CHAPTER XIV
Facing the Music

Early the next morning Ralph Marshall walked over to the Sunrise Camp.

Without any comment or explanation Howard Brent had delivered, at the breakfast table an hour before, the message entrusted to him.

Except for a slight headache Ralph had entirely recovered from his injury, but he was fearful that Peggy had suffered more than she had confessed and, added to the fact that she had sent for him, was his own desire to know how she was.

For the time being the unfortunate conversation he had held with Terry Benton had entirely passed out of Ralph’s mind. He did think of it occasionally and he was ashamed of it. If Terry had ever reopened the subject, Ralph intended cutting him short by saying that the discussion had been a mistake, and that he had made a fool of himself.
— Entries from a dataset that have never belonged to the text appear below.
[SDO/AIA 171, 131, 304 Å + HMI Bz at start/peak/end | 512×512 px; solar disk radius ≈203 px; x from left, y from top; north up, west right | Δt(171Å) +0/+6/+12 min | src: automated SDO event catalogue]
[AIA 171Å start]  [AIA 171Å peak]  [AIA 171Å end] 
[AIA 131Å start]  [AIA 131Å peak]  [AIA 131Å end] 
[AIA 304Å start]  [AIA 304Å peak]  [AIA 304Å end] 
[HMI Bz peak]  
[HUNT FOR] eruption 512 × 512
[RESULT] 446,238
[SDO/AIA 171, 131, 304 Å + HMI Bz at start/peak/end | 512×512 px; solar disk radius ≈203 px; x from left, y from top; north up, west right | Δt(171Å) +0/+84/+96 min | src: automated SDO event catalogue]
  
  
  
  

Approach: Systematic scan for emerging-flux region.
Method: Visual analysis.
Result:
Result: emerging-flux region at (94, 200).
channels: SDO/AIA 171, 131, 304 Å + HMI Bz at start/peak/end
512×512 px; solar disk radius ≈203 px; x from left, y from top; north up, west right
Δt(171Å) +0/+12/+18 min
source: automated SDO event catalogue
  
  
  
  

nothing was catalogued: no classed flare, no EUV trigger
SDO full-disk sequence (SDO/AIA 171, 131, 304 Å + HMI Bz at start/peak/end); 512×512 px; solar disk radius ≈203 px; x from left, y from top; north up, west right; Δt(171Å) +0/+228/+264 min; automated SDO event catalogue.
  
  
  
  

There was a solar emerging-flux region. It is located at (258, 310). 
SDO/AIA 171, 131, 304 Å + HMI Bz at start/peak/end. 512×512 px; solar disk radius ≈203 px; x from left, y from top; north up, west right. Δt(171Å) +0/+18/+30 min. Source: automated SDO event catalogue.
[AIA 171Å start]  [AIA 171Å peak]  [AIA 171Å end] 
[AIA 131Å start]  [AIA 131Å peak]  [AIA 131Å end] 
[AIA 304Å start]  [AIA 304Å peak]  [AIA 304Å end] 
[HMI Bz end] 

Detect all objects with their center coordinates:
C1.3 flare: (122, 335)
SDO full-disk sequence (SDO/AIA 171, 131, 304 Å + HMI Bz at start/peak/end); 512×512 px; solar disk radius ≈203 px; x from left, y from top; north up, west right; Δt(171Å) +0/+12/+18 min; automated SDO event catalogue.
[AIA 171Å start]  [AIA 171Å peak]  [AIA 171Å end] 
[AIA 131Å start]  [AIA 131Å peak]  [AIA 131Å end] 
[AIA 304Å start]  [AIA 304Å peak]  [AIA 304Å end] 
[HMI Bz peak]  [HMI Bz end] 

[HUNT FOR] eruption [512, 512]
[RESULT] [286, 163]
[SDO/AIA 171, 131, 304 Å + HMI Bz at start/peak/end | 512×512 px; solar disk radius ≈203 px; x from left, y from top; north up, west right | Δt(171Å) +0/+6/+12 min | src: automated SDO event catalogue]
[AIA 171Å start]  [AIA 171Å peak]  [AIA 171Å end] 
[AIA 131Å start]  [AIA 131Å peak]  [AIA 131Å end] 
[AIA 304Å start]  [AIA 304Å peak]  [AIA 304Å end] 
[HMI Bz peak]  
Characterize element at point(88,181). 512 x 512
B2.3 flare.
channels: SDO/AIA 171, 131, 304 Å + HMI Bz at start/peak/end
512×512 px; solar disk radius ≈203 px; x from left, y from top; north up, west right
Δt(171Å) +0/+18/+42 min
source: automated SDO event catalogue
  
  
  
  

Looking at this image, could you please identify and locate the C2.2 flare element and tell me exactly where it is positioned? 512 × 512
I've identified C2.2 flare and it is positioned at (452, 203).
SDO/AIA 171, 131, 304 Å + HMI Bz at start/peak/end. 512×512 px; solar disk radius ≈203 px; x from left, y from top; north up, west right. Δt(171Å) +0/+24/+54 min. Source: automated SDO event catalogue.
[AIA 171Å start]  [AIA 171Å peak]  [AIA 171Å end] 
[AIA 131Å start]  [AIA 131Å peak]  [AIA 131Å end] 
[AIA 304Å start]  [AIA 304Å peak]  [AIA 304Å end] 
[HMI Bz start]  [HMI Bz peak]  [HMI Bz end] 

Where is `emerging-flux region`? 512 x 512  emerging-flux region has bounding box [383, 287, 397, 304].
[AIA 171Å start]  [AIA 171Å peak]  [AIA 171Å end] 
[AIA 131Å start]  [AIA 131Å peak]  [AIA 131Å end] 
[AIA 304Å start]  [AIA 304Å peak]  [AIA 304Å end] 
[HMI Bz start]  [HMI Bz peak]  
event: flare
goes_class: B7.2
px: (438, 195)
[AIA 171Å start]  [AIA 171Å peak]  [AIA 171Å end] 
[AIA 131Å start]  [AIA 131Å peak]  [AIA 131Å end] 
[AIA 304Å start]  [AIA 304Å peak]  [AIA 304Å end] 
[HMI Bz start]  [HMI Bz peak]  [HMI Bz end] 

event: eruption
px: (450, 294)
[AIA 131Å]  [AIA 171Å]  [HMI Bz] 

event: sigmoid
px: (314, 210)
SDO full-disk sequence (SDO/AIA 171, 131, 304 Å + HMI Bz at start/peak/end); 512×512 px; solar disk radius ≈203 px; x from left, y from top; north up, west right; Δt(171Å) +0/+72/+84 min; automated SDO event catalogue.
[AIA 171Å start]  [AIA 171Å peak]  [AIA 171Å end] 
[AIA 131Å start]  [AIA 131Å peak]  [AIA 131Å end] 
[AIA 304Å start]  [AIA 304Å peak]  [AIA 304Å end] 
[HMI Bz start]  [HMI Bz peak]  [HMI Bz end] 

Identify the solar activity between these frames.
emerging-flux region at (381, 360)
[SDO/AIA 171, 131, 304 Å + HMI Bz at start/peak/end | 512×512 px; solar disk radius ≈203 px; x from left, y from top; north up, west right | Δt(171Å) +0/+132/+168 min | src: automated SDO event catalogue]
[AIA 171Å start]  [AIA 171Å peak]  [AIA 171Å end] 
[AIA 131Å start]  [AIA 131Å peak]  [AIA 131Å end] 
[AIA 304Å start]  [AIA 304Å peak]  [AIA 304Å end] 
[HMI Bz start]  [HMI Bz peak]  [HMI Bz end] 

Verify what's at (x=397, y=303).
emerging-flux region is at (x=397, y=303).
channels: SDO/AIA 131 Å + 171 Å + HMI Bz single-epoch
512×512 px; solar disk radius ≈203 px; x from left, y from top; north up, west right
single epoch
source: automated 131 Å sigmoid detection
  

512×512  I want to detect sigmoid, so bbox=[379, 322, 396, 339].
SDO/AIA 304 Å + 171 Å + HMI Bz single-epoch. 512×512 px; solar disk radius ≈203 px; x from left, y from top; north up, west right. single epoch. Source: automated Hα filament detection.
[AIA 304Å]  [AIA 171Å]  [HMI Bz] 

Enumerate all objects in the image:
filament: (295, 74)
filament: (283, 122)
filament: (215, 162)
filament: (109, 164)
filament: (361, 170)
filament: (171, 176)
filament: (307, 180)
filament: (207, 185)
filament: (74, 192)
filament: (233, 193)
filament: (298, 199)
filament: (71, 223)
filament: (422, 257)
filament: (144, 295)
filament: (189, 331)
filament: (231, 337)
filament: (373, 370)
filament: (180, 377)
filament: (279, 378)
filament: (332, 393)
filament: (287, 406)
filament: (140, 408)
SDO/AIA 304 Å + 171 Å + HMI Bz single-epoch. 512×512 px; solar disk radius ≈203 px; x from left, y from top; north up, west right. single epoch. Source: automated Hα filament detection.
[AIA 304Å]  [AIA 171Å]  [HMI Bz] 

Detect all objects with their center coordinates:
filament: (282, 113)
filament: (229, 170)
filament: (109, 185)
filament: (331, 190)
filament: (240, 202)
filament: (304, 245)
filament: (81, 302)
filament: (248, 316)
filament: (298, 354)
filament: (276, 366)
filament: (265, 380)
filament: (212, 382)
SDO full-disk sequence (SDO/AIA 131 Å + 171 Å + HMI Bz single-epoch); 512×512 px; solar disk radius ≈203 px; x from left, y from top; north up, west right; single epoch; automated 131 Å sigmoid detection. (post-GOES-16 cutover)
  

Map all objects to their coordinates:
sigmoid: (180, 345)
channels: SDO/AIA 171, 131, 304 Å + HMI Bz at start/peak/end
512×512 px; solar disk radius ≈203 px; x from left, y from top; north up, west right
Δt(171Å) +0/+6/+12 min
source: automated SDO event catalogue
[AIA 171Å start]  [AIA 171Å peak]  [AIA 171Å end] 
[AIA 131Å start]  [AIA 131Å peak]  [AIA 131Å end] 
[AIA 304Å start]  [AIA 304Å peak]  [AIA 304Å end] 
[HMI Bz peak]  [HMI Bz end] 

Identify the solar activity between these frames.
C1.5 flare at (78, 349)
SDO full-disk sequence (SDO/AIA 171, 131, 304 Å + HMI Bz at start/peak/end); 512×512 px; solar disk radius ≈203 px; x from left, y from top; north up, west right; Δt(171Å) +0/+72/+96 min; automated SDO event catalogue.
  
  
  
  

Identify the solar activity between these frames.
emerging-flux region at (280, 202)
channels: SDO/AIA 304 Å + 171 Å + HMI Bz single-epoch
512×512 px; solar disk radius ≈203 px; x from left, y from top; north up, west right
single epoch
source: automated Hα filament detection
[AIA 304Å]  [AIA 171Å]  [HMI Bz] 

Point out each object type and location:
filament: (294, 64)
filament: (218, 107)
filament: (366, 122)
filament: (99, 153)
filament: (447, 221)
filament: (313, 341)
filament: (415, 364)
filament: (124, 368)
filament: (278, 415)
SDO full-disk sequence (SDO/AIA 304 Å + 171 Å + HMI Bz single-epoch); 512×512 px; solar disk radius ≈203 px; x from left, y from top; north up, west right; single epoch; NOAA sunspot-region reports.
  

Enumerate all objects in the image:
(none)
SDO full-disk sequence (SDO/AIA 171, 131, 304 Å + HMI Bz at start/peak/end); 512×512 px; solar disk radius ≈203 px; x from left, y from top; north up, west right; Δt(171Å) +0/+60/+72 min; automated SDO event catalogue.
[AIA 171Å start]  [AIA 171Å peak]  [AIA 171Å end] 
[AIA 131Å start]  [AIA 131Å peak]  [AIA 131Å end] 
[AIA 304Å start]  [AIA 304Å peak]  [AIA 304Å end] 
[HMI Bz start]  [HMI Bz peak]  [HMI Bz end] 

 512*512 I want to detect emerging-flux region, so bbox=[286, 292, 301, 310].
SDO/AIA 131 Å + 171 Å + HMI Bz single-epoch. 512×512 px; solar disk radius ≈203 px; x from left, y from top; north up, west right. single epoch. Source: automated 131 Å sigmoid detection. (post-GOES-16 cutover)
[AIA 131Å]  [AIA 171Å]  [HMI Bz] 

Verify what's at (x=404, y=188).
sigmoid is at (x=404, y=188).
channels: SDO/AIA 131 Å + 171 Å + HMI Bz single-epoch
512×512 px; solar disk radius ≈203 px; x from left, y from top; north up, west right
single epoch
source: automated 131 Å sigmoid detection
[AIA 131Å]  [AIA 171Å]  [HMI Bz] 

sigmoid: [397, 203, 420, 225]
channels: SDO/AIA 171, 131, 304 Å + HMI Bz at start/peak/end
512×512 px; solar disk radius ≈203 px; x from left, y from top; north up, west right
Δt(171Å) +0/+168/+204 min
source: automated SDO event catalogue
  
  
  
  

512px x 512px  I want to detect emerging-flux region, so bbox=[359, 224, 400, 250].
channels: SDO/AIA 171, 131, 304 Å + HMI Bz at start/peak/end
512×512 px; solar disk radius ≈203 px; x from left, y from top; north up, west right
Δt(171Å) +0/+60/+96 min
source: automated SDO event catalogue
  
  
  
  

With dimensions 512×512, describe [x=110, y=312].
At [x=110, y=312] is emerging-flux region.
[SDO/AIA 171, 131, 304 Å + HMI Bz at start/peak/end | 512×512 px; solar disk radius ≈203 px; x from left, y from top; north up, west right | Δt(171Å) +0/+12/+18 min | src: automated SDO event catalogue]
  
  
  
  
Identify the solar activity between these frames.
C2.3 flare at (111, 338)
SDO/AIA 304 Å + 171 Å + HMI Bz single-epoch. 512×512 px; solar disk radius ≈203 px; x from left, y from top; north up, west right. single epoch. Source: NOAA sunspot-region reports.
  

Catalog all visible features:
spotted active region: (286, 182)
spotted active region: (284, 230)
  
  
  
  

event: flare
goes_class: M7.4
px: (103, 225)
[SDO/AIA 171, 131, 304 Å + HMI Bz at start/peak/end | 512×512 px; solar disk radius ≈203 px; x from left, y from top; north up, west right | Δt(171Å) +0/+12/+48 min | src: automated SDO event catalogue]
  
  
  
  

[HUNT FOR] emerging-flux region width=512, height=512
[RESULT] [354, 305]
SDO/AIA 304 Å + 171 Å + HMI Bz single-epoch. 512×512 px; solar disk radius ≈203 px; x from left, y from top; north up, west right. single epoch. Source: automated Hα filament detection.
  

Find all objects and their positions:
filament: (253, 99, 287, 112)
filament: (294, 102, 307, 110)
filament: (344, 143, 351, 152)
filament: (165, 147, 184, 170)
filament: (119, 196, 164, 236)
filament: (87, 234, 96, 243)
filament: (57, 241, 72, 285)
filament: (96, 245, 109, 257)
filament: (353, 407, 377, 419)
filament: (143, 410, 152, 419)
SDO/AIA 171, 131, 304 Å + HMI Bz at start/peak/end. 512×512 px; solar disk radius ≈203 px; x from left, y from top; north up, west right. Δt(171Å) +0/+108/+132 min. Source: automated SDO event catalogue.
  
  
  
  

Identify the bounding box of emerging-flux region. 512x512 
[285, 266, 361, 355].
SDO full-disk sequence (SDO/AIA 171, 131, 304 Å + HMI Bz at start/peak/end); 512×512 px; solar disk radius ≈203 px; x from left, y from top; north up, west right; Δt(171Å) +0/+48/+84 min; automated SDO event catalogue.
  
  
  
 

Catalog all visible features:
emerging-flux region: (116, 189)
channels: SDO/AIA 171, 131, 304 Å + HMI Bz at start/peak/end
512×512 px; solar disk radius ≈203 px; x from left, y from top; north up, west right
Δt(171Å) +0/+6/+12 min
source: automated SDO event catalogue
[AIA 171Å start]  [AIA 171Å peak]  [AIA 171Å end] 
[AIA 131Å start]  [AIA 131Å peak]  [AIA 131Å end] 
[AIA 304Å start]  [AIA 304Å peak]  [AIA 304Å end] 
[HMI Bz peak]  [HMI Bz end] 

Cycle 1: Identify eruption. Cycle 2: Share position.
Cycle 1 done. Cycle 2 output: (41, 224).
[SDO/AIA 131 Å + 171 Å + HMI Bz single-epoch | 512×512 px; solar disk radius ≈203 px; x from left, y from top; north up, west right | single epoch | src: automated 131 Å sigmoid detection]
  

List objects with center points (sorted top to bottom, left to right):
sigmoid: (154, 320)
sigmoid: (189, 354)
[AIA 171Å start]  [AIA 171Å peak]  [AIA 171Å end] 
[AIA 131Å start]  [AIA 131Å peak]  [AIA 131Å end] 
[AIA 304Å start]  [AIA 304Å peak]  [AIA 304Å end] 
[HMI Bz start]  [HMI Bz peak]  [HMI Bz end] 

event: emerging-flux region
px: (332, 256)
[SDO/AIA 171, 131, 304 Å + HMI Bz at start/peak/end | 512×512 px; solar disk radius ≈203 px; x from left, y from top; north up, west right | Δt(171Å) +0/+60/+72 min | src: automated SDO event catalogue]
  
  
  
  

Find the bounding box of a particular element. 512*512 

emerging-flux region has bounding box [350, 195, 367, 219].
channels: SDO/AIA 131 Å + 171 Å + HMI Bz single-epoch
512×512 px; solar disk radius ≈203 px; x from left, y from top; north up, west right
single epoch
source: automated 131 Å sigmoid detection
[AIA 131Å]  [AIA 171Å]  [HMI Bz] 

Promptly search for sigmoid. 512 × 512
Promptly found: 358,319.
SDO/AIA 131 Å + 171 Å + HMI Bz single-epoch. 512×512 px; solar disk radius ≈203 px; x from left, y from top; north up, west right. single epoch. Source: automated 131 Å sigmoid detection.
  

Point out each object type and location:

But, as Terry did not speak, Ralph had preferred to let the affair drop, not having sufficient courage to plunge boldly into the revival of what he wished to forget.

This morning he was really only interested in finding out that Peggy was all right, and he was deeply and profoundly grateful to her. It seemed almost impossible that any girl could have shown so much nerve and strength. If, in times past, he had liked girls better who were less athletic, whose muscles were less hard, who were altogether more “feminine” according to his preconceived ideas, Ralph had humor enough to realize that his ideal should have changed since the day before.

Peggy Webster had rested and was busy with her share of the morning Camp Fire work when Ralph came into camp. Her greeting of him was entirely cordial and friendly. There was nothing in her manner which might indicate any difference in her attitude from the evening before. She was interested to know that he had slept soundly and that his head was not troubling him. He had seen the hotel doctor who had advised him to pay no further attention to a slight wound which would quickly heal of itself.

It was also Peggy who proposed that they take a walk together after she had finished her tasks. Half an hour later they started off in apparently perfect accord.

Peggy had insisted, both to her mother and aunt, as well as to Ralph Marshall, that she had almost forgotten any discomfort she may have suffered the previous evening and was certainly not too tired for a walk. Indeed, she believed that, getting away from camp and so much talk of a disaster that had almost happened, would be good for her.

Therefore, Ralph Marshall was naturally unprepared for what inevitably followed.